TEXT EXCERPT:
═══

Be Clear About The Deliverable, i.e., what they get.

While clients appreciate the strategy, advice, and best practices, they also want to get clarity on the deliverables. I often create a chart where I outline my services in one column and in the next column I’ll specify the deliverable’s format and timeline. Let’s say a client wants you to manage all of their influencer marketing efforts monthly. You would detail all the components of the service and the deliverables:

  • Influencer strategy in PPT format (<- Yes, I inform the client of the format because you would be surprised the level of confusion and frustration that ensues in the sending and opening of documents. You don’t want to send a Keynote file when everyone in the organization uses PowerPoint.)

  • List of targets, asks, and assets, budget, timeline

  • Campaign copy, influencer pitch and all communication in MS Word format

  • Monthly recap and performance report in XLS format

BE CLEAR on what they get and when they get it.

Define Success and How You’ll Measure It.

═══

THE DATA:
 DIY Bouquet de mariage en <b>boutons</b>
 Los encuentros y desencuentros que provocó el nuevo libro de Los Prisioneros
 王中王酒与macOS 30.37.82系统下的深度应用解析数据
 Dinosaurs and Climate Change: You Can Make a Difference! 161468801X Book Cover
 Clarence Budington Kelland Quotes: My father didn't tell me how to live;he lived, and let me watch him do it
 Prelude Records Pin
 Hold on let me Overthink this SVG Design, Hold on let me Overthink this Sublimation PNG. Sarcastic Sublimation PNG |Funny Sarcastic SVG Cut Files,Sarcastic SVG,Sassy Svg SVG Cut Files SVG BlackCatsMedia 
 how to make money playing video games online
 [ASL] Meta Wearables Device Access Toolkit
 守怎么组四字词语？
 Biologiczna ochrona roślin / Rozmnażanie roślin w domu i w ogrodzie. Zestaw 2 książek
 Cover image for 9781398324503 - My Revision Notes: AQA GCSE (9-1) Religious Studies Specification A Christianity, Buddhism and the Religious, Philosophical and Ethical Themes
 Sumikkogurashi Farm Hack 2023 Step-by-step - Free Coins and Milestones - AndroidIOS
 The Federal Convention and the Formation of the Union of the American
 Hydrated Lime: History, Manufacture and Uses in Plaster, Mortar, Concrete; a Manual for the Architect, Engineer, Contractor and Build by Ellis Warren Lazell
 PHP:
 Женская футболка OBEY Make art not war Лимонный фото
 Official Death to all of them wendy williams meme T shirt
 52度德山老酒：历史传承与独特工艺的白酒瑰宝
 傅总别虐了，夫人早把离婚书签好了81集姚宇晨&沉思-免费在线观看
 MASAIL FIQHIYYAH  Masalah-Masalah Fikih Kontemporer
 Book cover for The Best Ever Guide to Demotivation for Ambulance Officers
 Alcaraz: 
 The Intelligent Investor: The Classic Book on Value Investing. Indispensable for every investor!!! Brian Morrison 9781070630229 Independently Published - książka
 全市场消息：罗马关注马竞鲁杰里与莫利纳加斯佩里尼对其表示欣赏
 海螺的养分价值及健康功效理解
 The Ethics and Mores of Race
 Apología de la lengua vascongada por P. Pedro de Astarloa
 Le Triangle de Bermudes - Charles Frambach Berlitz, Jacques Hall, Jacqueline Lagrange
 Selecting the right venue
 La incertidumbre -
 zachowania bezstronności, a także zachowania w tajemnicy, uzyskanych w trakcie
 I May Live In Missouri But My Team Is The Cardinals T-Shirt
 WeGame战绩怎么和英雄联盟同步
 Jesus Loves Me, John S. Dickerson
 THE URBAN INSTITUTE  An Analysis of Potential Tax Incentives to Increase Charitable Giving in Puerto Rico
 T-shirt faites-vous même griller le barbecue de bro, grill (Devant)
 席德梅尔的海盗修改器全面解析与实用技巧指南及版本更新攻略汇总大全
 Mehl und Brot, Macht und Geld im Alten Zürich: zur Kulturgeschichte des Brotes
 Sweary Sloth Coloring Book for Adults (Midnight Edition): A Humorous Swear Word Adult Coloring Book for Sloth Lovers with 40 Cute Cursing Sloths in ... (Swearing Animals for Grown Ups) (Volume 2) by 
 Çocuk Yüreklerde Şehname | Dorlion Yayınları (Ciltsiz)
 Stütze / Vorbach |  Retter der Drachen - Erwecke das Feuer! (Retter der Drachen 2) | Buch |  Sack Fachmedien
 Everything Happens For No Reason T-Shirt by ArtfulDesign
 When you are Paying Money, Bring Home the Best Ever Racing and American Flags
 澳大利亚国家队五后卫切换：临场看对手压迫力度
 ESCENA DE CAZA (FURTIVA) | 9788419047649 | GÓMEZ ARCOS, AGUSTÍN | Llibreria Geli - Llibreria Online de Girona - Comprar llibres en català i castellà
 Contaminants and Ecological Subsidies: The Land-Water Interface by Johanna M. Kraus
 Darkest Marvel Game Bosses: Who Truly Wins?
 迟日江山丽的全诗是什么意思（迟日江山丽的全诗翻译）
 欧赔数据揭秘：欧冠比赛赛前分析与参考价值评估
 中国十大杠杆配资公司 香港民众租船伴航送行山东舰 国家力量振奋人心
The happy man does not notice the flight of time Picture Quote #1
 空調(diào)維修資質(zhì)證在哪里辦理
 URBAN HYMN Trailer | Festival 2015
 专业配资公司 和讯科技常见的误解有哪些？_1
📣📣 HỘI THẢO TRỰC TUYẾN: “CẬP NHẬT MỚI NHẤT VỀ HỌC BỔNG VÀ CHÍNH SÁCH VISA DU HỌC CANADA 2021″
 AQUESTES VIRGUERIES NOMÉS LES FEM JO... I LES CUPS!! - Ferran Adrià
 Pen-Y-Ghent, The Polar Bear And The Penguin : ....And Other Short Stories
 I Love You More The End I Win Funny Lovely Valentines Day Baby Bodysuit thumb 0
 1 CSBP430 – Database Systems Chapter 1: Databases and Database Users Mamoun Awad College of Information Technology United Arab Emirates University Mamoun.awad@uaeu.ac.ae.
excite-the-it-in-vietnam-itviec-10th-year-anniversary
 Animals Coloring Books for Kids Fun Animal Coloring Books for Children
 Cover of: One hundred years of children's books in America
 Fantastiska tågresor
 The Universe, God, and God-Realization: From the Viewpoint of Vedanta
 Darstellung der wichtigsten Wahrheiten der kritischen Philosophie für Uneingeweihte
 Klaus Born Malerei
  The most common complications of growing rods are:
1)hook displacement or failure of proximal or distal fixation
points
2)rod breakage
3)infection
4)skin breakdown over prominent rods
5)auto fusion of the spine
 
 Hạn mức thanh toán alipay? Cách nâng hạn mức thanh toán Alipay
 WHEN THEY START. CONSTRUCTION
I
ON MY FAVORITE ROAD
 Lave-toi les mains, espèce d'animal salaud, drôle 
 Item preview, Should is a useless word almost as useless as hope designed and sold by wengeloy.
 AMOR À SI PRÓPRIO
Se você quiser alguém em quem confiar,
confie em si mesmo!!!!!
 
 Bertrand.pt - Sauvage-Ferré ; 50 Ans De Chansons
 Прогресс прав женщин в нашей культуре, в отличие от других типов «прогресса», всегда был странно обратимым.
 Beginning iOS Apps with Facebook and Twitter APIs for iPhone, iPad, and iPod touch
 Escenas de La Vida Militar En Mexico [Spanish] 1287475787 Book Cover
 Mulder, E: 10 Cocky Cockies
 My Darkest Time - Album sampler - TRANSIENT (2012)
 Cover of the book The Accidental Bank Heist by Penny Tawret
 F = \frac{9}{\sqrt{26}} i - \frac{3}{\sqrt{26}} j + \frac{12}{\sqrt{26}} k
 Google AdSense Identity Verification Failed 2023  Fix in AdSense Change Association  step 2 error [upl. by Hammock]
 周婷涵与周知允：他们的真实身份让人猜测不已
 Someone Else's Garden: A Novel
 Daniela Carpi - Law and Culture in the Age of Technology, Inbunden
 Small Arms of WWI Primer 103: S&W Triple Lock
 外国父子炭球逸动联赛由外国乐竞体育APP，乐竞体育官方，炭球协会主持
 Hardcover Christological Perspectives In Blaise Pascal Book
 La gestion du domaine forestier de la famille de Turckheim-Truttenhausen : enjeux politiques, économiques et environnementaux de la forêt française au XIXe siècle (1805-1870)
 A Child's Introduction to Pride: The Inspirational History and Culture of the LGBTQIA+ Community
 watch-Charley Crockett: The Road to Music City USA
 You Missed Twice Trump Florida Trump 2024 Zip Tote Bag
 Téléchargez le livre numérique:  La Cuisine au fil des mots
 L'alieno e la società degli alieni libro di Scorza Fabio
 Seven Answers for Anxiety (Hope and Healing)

═══

PROBLEM A: In the text on client deliverables, what file format is the monthly recap and performance report delivered in?
PROBLEM B: Continue the text on client deliverables after its last line, "Define Success and How You'll Measure It."

WRITTEN ANSWER A: XLS format.

WRITTEN ANSWER B:
Clients love this because it allows them to rationalize their investment and determine whether your proposed solution worked. You’ll sometimes hear marketers use the term “KPIs” or Key Performance Indicators. That’s just a fancy way of saying what kinds of data they use in evaluating the success of a particular strategy or tactic.

Metrics can also be tricky because not all measures of success are quantitative, and they shouldn’t be. With brand work or anything that involves driving awareness or consideration (preference) for a brand, the results aren’t something that can be immediately measured. Your proposal should be clear on how you’ll work with your client to establish a benchmark (i.e., a starting point from which to measure) and how you’ll evaluate the efficacy of your work.

Include a Project Timeline and Resources

Every project, even retainer work, has a contracted start and end date. Set parameters for the project as well as any additional resources involved and what their roles will be on the project. This is important because some companies bar the use of subcontractors. Also, your client will want to get to know their partners and all the members of their dream team!

Show Me the Money

Ah, the moment we’ve all been waiting for with bated breath. This guide isn’t about how to set your pricing or whether you should charge a project rate or hourly (I only charge project rates), however, what is important about this section is to set a fair rate for your work, when they should pay you, and any fees you collect if they’re negligent in paying you.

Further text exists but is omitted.